Many changes this weekend, and I decided that one of the associated changes I would try to make was to blog a bit more consistently as I dive back into working on Chiaroscuro for Novel in 90.
I don’t usually blog because I have little to say that I think is worth sitting down to actually say. There are subject-matter experts out there who explore their areas much better than I ever could, and a whole lot of people who know just enough to think they are subject-matter experts who yammer on in ways that are not nearly as useful or meaningful as they would like to believe.
Knowing that I have a tendency to be a know-it-all, I try to avoid being in the latter group. The signal-to-noise ratio on the internet is high (or would that be low? Low signal; high noise.) I’m not really interesting in making it worse, so I tend to maintain radio-silence unless I have something that I feel is worth saying.
Otherwise, I write stories. Given a choice between writing stories or yammering in a blog post, I’ll pick writing the story. Stories are things that I can say, and that only I can say in the way that I would say it. That seems like a much better use of my time.
Last week, I finished a massive revision on one story: my first novel manuscript, The Adventures of Mr. Mystic and the Dragons of Heaven. I submitted it to the Amazon Breakthrough Novel Award contest, and I sent it out to a bunch of friends and peers for beta-reading. Once I get comments back from people, I’ll give it a revision polish and send it out to the agent who said she’d take a look at a revised version. I’ll also revise my querying materials (especially the synopsis. Ugh.) and start querying agents and submitting to the slush piles.
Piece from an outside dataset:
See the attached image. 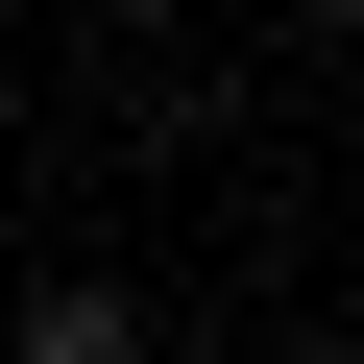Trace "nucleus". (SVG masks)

The end of Dragons frees me up to move on to my next project: Chiaroscuro/The City of Light and Shadow. This is my Renaissance city fantasy that doesn’t really have a genre (I tend to call it Alchemy Realism, but only because that’s an anagram of my name.) I finished Part I (at 50k words) last November and set it aside to concentrate on the Dragons revision. This weekend, I re-read Part I of Chiaroscuro and compiled a list of character names and places (I already have more than 50 named characters, though most of them are only named in passing. Sigh). I made three ‘stacks’ of garbage-in media materials: research books, inspiration books, and visual media (movies and documentaries to get me in the mood). I listed everything I could think of that I want to do in Part II, made a story path and character paths/arcs for all the main PoV characters, and just generally got my plotting together.
Yesterday, I sat down to write. And I realized I’d been in Missy’s voice/head for so long that I’ve completely lost the voice for Chiaroscuro. This inspired a slight panic attack, because these days I sometimes feel like I’ve gotten worse as a writer. The more I learn about and practice writing techniques, the more I seem to lose the charm of my voice. The crap I wrote yesterday reads so mechanically, with none of the winsome appeal of the early parts of the book.
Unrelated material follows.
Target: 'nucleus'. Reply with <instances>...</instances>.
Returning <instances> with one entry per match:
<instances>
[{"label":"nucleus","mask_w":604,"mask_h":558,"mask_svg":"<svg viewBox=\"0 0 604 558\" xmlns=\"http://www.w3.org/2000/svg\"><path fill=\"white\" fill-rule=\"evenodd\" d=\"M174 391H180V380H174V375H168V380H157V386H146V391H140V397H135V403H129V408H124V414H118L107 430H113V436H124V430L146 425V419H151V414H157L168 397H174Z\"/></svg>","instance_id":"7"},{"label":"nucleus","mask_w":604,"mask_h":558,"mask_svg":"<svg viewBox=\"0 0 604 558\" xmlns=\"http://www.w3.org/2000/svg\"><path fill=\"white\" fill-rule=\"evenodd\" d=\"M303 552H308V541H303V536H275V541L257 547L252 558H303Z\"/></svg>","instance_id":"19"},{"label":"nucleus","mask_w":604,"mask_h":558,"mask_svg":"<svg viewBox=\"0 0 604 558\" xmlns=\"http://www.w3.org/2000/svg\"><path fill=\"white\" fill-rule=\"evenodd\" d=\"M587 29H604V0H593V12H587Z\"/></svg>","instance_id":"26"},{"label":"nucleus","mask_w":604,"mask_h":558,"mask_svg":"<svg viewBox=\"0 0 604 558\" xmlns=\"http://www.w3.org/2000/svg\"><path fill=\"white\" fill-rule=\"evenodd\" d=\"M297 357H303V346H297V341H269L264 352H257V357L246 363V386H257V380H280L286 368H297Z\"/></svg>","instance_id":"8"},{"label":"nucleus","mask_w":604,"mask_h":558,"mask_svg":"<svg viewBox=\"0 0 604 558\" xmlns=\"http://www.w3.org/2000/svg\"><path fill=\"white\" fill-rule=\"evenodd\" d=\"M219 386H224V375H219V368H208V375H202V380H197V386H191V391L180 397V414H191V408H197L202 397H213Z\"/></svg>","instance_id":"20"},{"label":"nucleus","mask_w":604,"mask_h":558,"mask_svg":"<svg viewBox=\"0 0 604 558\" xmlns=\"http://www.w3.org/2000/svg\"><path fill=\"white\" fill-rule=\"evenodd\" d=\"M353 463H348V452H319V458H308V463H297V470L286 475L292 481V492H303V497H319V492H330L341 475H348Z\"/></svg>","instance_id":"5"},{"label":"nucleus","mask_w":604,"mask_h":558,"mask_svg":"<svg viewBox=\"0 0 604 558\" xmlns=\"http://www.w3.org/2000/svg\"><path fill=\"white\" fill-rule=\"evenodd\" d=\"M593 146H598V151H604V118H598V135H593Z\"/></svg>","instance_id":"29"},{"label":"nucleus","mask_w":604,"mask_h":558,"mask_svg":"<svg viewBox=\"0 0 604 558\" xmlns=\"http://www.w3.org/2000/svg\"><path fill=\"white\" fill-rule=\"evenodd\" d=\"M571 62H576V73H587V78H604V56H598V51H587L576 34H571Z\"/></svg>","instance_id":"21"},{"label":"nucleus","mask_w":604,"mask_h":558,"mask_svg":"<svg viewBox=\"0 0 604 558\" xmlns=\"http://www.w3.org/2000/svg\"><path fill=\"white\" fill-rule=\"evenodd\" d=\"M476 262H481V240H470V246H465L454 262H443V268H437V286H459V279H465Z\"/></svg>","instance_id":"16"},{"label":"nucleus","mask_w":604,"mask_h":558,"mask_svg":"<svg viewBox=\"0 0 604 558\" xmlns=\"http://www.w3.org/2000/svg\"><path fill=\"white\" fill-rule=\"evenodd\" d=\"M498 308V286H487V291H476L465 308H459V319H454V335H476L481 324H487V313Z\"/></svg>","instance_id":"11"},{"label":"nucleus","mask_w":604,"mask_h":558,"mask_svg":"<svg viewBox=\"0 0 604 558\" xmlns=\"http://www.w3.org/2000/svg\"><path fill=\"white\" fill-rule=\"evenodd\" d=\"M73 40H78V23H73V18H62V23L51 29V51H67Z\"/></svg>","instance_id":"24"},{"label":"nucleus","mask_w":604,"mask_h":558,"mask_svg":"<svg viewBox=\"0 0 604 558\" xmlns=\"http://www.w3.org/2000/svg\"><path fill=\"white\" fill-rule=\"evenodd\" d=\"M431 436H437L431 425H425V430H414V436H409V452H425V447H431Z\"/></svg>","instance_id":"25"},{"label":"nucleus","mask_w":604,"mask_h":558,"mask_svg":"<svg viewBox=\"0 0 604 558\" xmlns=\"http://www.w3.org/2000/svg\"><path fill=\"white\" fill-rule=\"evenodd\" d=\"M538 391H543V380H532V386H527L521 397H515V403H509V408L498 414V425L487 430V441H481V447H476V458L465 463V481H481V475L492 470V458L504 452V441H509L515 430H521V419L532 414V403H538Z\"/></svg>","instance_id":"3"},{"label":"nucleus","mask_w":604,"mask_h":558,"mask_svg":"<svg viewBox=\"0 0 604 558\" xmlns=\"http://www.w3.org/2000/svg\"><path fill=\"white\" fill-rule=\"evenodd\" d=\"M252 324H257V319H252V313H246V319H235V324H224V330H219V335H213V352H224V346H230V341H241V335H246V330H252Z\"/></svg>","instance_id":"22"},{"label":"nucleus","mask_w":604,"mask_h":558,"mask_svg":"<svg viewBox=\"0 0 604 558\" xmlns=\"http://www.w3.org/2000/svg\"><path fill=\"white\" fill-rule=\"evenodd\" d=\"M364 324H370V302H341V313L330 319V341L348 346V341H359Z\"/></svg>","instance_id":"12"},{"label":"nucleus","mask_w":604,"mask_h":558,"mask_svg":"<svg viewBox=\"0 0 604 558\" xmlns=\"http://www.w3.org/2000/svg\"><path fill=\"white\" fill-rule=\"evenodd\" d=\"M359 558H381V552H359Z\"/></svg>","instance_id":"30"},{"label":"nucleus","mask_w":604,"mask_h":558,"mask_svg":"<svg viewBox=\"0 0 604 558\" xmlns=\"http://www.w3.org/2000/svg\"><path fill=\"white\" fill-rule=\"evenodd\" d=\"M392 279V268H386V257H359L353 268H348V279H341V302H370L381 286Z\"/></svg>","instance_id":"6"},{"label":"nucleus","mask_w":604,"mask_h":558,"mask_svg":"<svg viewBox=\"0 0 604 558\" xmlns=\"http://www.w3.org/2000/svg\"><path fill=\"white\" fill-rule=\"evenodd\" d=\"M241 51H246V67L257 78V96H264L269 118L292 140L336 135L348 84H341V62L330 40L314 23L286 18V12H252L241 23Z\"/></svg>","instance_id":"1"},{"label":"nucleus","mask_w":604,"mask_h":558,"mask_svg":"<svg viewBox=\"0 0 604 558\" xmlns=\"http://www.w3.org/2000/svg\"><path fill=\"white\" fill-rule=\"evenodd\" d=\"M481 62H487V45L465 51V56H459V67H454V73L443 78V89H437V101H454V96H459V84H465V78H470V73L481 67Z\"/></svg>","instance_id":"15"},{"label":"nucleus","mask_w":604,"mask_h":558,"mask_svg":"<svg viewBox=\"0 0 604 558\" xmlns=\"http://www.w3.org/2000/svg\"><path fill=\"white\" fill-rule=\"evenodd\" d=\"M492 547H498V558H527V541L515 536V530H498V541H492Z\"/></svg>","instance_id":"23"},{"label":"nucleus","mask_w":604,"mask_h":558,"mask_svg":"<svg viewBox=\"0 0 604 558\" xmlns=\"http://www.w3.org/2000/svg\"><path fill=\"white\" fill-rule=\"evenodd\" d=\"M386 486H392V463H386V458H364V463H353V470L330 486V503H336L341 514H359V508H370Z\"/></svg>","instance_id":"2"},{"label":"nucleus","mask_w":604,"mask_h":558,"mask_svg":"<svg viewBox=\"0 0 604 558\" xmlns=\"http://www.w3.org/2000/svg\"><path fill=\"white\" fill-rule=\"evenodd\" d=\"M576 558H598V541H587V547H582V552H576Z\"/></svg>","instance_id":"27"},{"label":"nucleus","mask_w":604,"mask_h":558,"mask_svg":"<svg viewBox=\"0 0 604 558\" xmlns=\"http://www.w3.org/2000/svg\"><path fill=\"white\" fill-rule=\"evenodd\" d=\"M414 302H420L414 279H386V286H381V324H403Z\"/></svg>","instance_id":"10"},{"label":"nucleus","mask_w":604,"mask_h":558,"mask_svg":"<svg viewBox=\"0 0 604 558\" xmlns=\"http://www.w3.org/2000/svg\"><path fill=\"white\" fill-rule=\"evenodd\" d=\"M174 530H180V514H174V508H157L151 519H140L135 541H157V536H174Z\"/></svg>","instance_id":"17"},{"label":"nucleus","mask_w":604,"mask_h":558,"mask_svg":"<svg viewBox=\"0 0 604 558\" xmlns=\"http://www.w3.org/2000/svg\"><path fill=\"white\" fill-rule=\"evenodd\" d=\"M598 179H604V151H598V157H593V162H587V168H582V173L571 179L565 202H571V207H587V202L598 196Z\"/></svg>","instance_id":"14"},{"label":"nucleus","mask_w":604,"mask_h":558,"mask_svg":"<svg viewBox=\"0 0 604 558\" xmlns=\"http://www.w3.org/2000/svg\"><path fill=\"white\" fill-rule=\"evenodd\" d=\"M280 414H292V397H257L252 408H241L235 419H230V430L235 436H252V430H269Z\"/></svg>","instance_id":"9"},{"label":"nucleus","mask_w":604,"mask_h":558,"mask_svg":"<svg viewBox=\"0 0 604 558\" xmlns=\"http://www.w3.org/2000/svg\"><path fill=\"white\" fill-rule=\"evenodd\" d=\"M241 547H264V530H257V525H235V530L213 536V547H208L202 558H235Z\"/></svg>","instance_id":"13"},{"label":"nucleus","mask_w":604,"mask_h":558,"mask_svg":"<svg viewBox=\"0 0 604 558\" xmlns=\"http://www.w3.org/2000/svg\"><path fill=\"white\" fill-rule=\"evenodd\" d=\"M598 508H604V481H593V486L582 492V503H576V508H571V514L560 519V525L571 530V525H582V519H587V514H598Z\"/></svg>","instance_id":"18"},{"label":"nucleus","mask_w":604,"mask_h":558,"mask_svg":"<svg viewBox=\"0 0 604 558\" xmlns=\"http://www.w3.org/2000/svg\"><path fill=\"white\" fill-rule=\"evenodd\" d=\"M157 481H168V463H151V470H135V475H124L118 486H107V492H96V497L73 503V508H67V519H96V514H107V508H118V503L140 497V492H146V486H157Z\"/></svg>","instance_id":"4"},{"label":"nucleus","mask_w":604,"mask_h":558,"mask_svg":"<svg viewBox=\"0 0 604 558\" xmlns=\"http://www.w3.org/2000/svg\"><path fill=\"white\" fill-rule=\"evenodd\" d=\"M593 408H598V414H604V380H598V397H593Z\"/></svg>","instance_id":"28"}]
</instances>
But I wrote, because if revising Dragons has made me realize one thing, it’s that I _can_ toss out and rewrite half a book. After that, 1k words doesn’t seem like much.
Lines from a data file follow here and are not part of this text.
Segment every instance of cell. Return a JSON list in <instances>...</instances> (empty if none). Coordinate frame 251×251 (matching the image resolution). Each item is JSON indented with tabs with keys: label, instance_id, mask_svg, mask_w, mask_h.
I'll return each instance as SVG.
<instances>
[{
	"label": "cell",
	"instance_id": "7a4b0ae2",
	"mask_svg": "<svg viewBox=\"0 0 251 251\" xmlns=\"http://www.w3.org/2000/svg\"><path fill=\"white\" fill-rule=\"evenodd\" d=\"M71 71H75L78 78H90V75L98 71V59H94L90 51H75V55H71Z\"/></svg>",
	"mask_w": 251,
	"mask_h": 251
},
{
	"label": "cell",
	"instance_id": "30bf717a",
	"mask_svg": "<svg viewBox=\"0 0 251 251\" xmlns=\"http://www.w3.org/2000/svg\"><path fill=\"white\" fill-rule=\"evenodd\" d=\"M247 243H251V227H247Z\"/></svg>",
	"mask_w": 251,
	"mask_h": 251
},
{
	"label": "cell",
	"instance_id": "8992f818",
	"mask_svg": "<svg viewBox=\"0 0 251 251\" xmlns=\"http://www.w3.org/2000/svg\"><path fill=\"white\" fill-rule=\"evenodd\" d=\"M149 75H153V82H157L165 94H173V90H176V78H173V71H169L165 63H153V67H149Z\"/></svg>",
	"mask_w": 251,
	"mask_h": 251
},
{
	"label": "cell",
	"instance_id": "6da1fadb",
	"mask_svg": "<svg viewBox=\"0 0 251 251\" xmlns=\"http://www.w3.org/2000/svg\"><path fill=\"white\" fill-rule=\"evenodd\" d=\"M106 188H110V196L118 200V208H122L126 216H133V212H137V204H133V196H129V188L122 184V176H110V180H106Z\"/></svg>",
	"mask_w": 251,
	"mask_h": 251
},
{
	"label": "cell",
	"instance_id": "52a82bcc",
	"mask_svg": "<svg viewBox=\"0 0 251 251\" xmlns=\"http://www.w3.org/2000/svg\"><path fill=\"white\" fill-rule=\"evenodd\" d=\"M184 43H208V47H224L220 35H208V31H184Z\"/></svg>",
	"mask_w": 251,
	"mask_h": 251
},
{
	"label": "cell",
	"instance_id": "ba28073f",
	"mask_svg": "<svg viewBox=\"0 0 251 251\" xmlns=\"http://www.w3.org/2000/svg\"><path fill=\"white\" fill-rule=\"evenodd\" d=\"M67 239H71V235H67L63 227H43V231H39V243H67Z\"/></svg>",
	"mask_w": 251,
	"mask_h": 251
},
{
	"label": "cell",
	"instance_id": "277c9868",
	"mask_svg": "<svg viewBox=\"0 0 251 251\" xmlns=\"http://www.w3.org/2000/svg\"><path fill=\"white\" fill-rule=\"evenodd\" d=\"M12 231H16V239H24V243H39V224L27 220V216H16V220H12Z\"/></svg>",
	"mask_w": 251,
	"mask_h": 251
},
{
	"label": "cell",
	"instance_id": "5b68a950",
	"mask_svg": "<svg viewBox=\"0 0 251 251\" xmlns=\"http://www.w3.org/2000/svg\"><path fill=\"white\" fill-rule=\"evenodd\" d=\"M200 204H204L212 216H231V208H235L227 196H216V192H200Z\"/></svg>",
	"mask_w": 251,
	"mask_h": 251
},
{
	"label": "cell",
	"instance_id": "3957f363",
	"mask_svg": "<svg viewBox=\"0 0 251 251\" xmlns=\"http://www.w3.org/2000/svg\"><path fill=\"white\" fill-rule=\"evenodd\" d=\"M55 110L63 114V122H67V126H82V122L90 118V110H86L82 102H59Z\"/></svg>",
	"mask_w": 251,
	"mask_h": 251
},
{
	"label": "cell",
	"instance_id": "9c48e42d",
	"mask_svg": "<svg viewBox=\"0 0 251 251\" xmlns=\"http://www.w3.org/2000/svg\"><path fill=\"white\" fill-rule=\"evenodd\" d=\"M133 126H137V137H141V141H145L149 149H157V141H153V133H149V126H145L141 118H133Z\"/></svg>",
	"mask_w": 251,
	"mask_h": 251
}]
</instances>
I am fretting over this writing voice thing, though. Especially since the bulk of my writing these days is RP-play where I don’t really push myself on plotting/structure/description/voice. But this morning I read an Ira Glass quote on Facebook that helped me recontextualize my anxiety:
“Nobody tells this to people who are beginners, I wish someone told me. All of us who do creative work, we get into it because we have good taste. But there is this gap. For the first couple years you make stuff, it’s just not that good. It’s trying to be good, it has potential, but it’s not. But your taste, the thing that got you into the game, is still killer. And your taste is why your work disappoints you. A lot of people never get past this phase, they quit. Most people I know who do interesting, creative work went through years of this. We know our work doesn’t have this special thing that we want it to have. We all go through this. And if you are just starting out or you are still in this phase, you gotta know its normal and the most important thing you can do is do a lot of work. Put yourself on a deadline so that every week you will finish one story. It is only by going through a volume of work that you will close that gap, and your work will be as good as your ambitions. And I took longer to figure out how to do this than anyone I’ve ever met. It’s gonna take awhile. It’s normal to take awhile. You’ve just gotta fight your way through.” — Ira Glass
Back when I used to dance, I sometimes felt like delving into the nitty-gritty details of a dance – foot position, arm angles, the tiny things nobody but an expert (or a competition judge) would notice, actually made me a worse dancer. Like deconstructing the dance to perfect it ended up just leaving a shambles behind. But then I’d work on those details and get them right as the rest of the dance fell apart around me, walk away from the dance so I could internalize them, and come back later to a better over-all dance. Same thing with singing. And academics. Intense detail practice made me worse… until I got better. I gotta remember that this applies to writing, too.
I also need to retool my garbage-in process, which means reading things that inspire me at the language level. I’m going to hunt down some audiobooks of Dumas so I can listen to them during work, and I’ve added Carter’s ‘The Bloody Chamber’ to my list. Any suggestions for other media that invokes a lyrical/academic voice? Something… rich as honey drizzled over clockwork. And kinda goopy like that, too. Think… DaVinci Fairytale.